Dry cured chicken with bad odor

dry-agingfood-safety

I dry cured some chicken for three weeks: I cut chicken breasts into 1 inch slices, usee 10-20% salt and rubbed thoroughly. I left it to dry cure for 2-3 weeks. I did this however I forgot to remove all the fat that may have been on the breasts. After the 1st week a bad smell started to appear and it has got worse over the last 2 weeks.

Although I used chicken breasts there was still strings of fat on the chicken and my guess it seems the smell is coming from the fat. The meat itself looks red, hard and cured.

  1. If it is the fat, is the fat unsafe to eat?
  2. Is the meat still usable even though it has been surrounded by this odour for 2 weeks?
  3. If I just cut the fat pieces of will that make the meat safe to eat?
  4. If I do not cut of the fat and then steam/or cook the meat in a soup with the fat, will the soup water and meat become unsafe to eat?

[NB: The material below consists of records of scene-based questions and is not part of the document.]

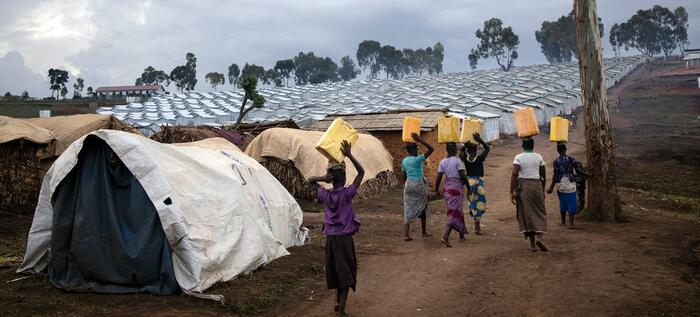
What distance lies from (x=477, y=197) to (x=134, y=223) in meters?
5.48

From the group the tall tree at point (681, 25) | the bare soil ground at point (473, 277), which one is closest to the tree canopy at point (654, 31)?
the tall tree at point (681, 25)

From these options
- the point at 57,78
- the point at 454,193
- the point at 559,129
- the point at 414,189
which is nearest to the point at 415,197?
the point at 414,189

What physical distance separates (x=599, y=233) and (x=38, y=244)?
813 cm

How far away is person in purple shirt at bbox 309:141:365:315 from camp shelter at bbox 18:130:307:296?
143 centimetres

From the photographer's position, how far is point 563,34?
3009 inches

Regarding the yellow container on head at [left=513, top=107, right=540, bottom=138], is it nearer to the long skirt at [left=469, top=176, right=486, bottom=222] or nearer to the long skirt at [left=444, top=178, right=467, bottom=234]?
the long skirt at [left=469, top=176, right=486, bottom=222]

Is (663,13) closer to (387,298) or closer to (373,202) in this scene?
(373,202)

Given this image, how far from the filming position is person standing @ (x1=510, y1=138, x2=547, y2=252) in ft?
22.6

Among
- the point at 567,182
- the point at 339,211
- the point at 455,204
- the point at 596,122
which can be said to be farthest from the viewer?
the point at 596,122

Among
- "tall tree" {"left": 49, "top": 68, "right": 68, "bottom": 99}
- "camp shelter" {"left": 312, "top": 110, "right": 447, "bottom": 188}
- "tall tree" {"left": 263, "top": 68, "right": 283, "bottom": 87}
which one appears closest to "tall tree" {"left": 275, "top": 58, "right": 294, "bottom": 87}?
"tall tree" {"left": 263, "top": 68, "right": 283, "bottom": 87}

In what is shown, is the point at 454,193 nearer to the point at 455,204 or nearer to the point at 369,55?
the point at 455,204

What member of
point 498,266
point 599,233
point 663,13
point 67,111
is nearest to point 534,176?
point 498,266

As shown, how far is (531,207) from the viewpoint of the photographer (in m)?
6.92

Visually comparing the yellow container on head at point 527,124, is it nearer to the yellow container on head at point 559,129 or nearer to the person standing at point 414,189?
the yellow container on head at point 559,129
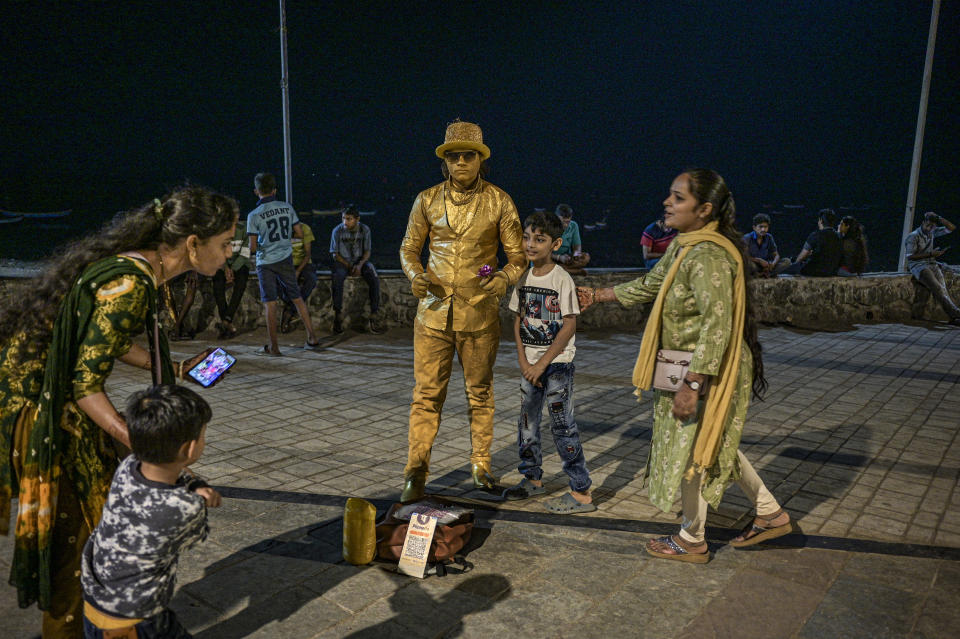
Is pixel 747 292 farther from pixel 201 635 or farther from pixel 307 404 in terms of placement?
pixel 307 404

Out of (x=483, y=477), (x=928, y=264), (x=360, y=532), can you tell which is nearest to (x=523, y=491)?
(x=483, y=477)

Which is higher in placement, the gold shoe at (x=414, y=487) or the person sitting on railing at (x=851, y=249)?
the person sitting on railing at (x=851, y=249)

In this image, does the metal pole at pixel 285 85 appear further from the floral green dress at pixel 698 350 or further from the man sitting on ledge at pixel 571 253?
the floral green dress at pixel 698 350

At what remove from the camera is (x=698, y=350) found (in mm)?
3127

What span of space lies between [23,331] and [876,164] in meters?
165

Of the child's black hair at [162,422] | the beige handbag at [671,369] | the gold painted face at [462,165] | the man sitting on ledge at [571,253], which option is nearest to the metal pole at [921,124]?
the man sitting on ledge at [571,253]

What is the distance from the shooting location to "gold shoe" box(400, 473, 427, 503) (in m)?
4.06

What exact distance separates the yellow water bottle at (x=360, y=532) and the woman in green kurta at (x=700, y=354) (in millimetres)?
1360

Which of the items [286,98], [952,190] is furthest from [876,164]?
[286,98]

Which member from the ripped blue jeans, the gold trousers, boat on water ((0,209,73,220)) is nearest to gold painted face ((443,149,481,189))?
the gold trousers

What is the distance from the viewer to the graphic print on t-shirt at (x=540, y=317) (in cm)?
402

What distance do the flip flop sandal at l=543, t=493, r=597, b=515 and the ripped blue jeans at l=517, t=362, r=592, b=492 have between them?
74 mm

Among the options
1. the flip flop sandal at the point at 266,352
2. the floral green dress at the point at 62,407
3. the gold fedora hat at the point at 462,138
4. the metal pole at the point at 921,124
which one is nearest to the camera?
the floral green dress at the point at 62,407

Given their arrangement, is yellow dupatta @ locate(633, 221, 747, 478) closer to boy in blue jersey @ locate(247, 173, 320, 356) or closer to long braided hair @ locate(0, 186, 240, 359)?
long braided hair @ locate(0, 186, 240, 359)
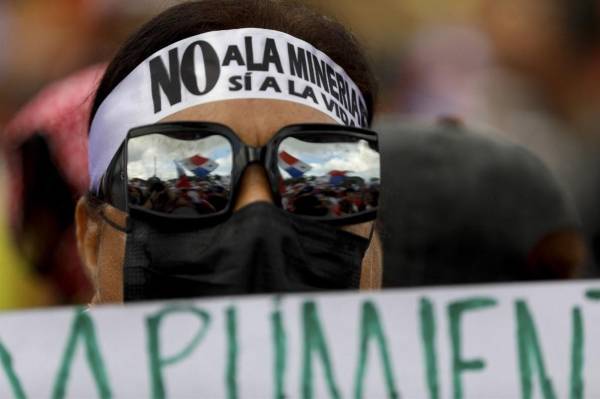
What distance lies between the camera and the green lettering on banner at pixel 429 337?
1678 mm

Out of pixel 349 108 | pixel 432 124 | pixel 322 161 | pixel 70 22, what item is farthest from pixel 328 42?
pixel 70 22

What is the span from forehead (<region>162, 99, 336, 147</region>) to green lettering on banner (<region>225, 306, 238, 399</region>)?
1.49 ft

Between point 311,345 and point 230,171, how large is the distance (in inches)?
17.1

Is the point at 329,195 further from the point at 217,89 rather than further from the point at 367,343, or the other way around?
the point at 367,343

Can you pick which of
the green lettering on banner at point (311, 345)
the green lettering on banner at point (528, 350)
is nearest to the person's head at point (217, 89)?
the green lettering on banner at point (311, 345)

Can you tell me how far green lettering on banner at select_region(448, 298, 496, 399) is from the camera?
168 cm

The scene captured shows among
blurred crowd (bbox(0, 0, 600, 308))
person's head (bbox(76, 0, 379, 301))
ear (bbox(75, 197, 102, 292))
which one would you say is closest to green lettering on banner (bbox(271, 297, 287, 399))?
person's head (bbox(76, 0, 379, 301))

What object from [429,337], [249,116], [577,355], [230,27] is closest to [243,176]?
[249,116]

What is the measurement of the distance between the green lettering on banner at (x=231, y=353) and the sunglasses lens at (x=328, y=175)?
39 centimetres

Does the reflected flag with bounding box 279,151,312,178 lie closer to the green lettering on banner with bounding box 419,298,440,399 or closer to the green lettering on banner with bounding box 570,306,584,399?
the green lettering on banner with bounding box 419,298,440,399

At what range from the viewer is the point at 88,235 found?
2.38 meters

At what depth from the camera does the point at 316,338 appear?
167 cm

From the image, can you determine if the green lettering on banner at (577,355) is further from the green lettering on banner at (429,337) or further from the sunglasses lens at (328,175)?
the sunglasses lens at (328,175)

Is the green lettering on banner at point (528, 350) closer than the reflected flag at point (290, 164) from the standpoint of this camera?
Yes
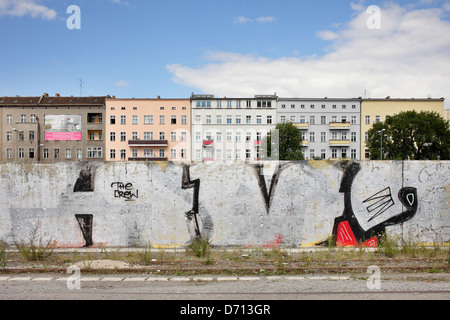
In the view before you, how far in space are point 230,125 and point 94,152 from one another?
84.7 ft

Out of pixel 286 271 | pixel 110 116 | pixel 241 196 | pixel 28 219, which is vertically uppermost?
pixel 110 116

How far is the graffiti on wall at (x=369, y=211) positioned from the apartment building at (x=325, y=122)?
5499 centimetres

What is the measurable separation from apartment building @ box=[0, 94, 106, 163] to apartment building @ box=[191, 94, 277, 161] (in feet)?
58.4

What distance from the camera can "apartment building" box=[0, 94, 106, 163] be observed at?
196 feet

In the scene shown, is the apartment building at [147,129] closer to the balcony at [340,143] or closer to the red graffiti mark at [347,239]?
the balcony at [340,143]

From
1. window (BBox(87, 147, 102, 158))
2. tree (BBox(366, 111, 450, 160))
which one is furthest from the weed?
window (BBox(87, 147, 102, 158))

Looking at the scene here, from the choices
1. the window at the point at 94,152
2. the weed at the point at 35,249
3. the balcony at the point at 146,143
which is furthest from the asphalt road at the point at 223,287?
the window at the point at 94,152

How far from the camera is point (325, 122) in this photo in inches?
2549

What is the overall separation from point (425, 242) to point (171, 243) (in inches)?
292

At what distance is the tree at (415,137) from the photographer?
4847cm

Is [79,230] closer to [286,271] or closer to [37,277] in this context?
[37,277]

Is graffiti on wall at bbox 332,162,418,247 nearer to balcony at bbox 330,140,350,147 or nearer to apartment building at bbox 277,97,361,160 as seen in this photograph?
apartment building at bbox 277,97,361,160
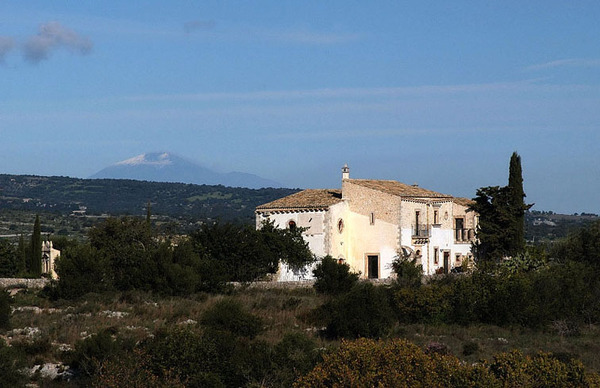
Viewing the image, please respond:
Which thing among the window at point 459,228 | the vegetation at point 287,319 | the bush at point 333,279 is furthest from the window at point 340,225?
the window at point 459,228

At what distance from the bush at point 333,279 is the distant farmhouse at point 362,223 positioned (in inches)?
206

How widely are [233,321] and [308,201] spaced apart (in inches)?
910

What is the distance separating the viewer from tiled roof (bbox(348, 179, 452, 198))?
51.9 m

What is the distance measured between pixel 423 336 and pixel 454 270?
24.5 metres

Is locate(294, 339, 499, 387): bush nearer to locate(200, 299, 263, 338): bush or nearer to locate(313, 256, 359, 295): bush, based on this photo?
locate(200, 299, 263, 338): bush

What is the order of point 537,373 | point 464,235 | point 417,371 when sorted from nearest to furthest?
point 417,371 < point 537,373 < point 464,235

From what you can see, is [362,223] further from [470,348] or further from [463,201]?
[470,348]

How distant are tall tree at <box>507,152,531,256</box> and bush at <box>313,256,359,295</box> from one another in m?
14.6

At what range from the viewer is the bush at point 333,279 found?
4288cm

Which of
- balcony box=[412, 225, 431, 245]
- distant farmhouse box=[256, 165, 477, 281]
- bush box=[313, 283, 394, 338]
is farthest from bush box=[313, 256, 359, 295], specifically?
bush box=[313, 283, 394, 338]

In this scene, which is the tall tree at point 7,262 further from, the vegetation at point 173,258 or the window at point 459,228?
the window at point 459,228

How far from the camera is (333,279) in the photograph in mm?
43406

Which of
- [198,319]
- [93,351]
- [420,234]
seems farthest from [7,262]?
[93,351]

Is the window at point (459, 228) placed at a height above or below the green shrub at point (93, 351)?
above
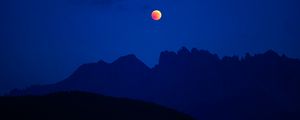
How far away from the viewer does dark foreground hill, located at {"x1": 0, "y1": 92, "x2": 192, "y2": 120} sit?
2484cm

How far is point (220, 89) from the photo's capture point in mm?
188125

Just to add: I am NOT trying to make beef jerky or the like and I do NOT want to use a dehydrator. The thing I am trying to cook is a soup where the chicken meat is very salty. Dehydration or wet brining doesn't achieve this. As such I am trying to dry cure the meat and then cook the soup as you would have with Virginia ham.

Best Answer

Don't eat it! The soup or the chicken.

Chicken meat may contain bacteria (inside the meat, not just surface) and can grow. Even if you've kept in the fridge for the weeks, it can still carry enough bad bacteria to seriously harm you. From what I know, the meat and fat structure of chicken doesn't lend it to curing in open air and long term.

If you are in fact trying to make a beef-jerky or cured sausage style and then cook in the soup to give the soup flavour and maintain decent flavour in the chicken, then you should be doing it differently.

You can dry cure the chicken in a dehydrator set to temperatures above 140°F as in this recipe.

For the soup: you'll need a soup base that is nearly as salty as the chicken (say %6 solution) so the salt doesn't leave the chicken and try to establish a new equilibrium between the saltiness of the chicken and soup.

This may mean that you might have to hold a portion of your soup back to add after the chicken is pulled out so it becomes less salty, but maintain the chicken flavour.